Die Gemeinde Tysfjord  liegt in Lappland und wird von den Ureinwohnern, den Samen, bewohnt. Zu ihnen gehören viele der Verdächtigen. Möglicherweise spielt bei den jahrzehntelangen Vertuschungen auch der Glaube eine Rolle. Teile der Samen sind Laestadianer - Anhänger einer konservativen protestantischen Strömung mit besonders strengen moralischen Maßstäben.  Begründet wurde die Strömung von Lars Levi Laestadius, der die Bewohner im 19. Jahrhundert zum christlichen Glauben bekehrte.
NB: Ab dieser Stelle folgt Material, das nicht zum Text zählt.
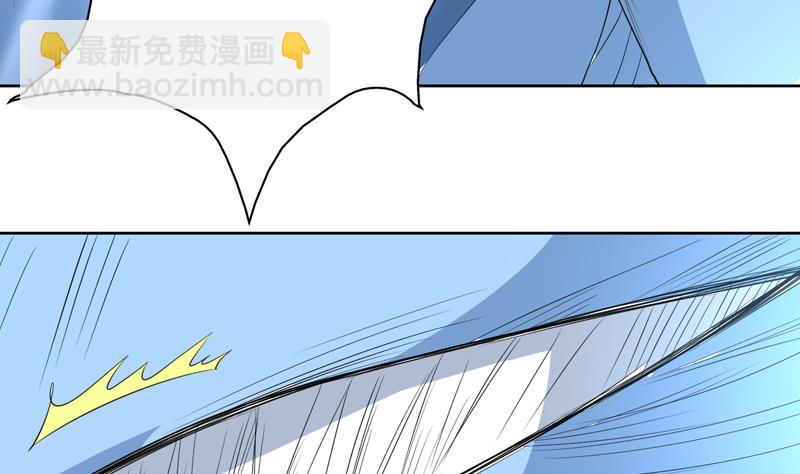 第126话 师姐被抢走了12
Samen beichten lieber als zur Polizei zu gehen

Dies bedeute aber nicht, dass "die Zugehörigkeit zu einem bestimmten Volk oder einer Glaubensrichtung" derartiges Verhalten bedingen würde, allerdings könnte sie eine Erklärung dafür bieten, warum die Übergriffe so lange totgeschwiegen worden seien: So zählten Laestadianer eher auf die Beichte als die Justiz, in anderen Fällen begünstige Abschottung das Schweigen, so Kommissarin Vangen.
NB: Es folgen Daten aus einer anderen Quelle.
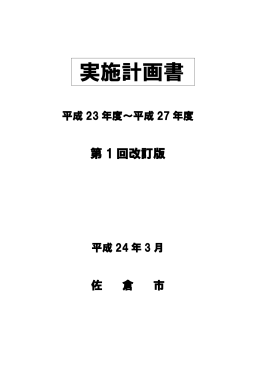 一括タウンロード (サイズ：3.64MB)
Die Affäre ins Rollen gebracht hatte die Zeitung "Verdens Gang" im Juni vergangenen Jahres mit Berichten von elf männlichen und weiblichen Opfern sexueller Übergriffe. Erst danach nahm die Polizei Ermittlungen auf. Tone Vangen entschuldigte sich auch im Namen der Polizei, dass diese trotz einer Reihe von Anzeigen nicht früher tätig geworden sei. Bürgermeister Tor Asgeir Johansen sprach von einem "enormen Ausmaß" der Übergriffe. "Das ist eine kleine Gemeinde, und es ist klar, dass dies Spuren hinterlässt", sagte er der Nachrichtenagentur NTB.